Para que se tenha uma ideia, em 2009 a minha filha Victoria só conseguiu fazer um determinado procedimento em um hospital “de excelência”, da rede credenciada do caríssimo plano de saúde, porque fui à Justiça. Mas entre o vai e vem para chegar à decisão judicial passaram-se 45 dias, com a menina exposta a infecção hospitalar etc.

No SUS, não teria havido esse drama.

Mas o que mais me surpreendeu nesse episódio do meu genro foi o tratamento que passou a receber após os médicos decidirem por sua internação.

Em primeiro lugar, a Unidade de Terapia Intensiva (UTI) na qual foi internado não perde em nada para as dos tais “hospitais de excelência” da rede privada. Ao menos em recursos clínicos, estrutura, atendimento dos médicos etc. Só não tem luxo – televisão, frigobar, refeições em bandejas elegantes etc.

Vagando pelos corredores do hospital, surpreendi-me com a limpeza, com o foco dos profissionais, enfim, com uma qualidade da instituição que o atendimento emergencial esconde.

Além disso, surpreendi-me com a educação e a atenção dos profissionais. No primeiro dia da internação do meu genro, ele estava cercado de profissionais atenciosos e simpáticos.

Mas não é só. O tratamento da Síndrome que acometeu o rapaz requer imunoglobulina humana, que, claro, os planos de saúde têm que fornecer. Mas isso porque são pagos. E caros.
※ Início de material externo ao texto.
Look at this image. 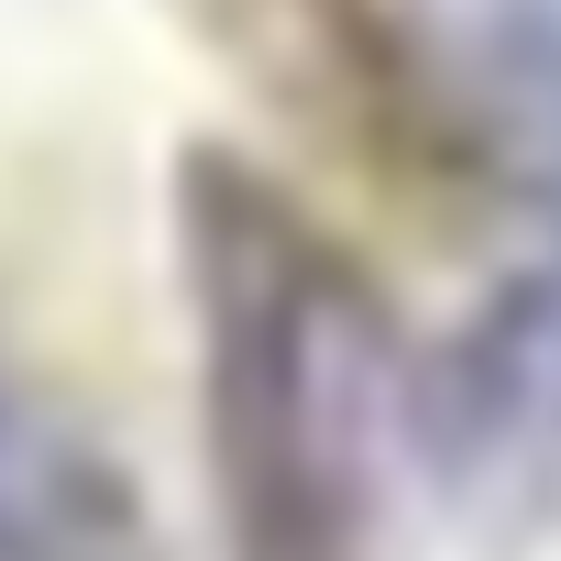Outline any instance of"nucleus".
<instances>
[{"label":"nucleus","mask_w":561,"mask_h":561,"mask_svg":"<svg viewBox=\"0 0 561 561\" xmlns=\"http://www.w3.org/2000/svg\"><path fill=\"white\" fill-rule=\"evenodd\" d=\"M165 220L220 561H375L408 353L364 253L242 144H187Z\"/></svg>","instance_id":"obj_1"},{"label":"nucleus","mask_w":561,"mask_h":561,"mask_svg":"<svg viewBox=\"0 0 561 561\" xmlns=\"http://www.w3.org/2000/svg\"><path fill=\"white\" fill-rule=\"evenodd\" d=\"M408 440L473 506L561 495V231H539L408 364Z\"/></svg>","instance_id":"obj_2"},{"label":"nucleus","mask_w":561,"mask_h":561,"mask_svg":"<svg viewBox=\"0 0 561 561\" xmlns=\"http://www.w3.org/2000/svg\"><path fill=\"white\" fill-rule=\"evenodd\" d=\"M0 561H165L133 462L0 342Z\"/></svg>","instance_id":"obj_3"},{"label":"nucleus","mask_w":561,"mask_h":561,"mask_svg":"<svg viewBox=\"0 0 561 561\" xmlns=\"http://www.w3.org/2000/svg\"><path fill=\"white\" fill-rule=\"evenodd\" d=\"M462 122L473 176L561 231V0H495L462 34Z\"/></svg>","instance_id":"obj_4"}]
</instances>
Além disso, devido ao alto custo daquele medicamento, na saúde privada os planos de saúde provavelmente dificultariam o fornecimento – já passei por isso com a minha filha.

Imunoglobulina humana é um medicamento caríssimo. Em pesquisa na internet, descobri que custa cerca de mil reais cada dose.

Meu genro precisava de 30 doses, que, somadas, dão para comprar um carro popular zero quilômetro. O hospital não tinha, mas o SUS disponibiliza. A única dificuldade é que a família do paciente tem que ir buscar em unidades de fornecimento de medicamentos – vide, no alto da página, foto da caixa de isopor com as 30 doses que obtive para o rapaz.

Não é por outra razão que, hoje, enfermos de países vizinhos vêm ao Brasil buscar socorro no SUS. Apesar da falta de conforto em nosso sistema público de saúde, em outros países – inclusive em países ricos como os Estados Unidos – quem adoecer e não tiver um plano de saúde até pode obter atendimento, mas se endivida até o pescoço.

Falta muito para o SUS oferecer, além da boa medicina que já fornece, também um mínimo de conforto. Todavia, é um sistema que funciona. E funciona tão bem que, mesmo pagando um caro plano de saúde, é bem provável que, se o problema de que você padecer for muito grave, talvez tenha que terminar o tratamento no sistema público.

É uma obrigação deste que escreve divulgar este relato para que aqueles que têm uma ideia errada do SUS reflitam se vale mesmo a pena pagar fortunas por planos de saúde privados se você tem direito a um sistema que, apesar do déficit de conforto, funciona bem.

Até porque, a filosofia exclusivamente capitalista do sistema privado pode vir a ser fatal para o paciente. Ao regatear “autorizações” para exames e outros procedimentos clínicos, os planos de saúde podem até matar o paciente. No SUS, você não correrá esse risco.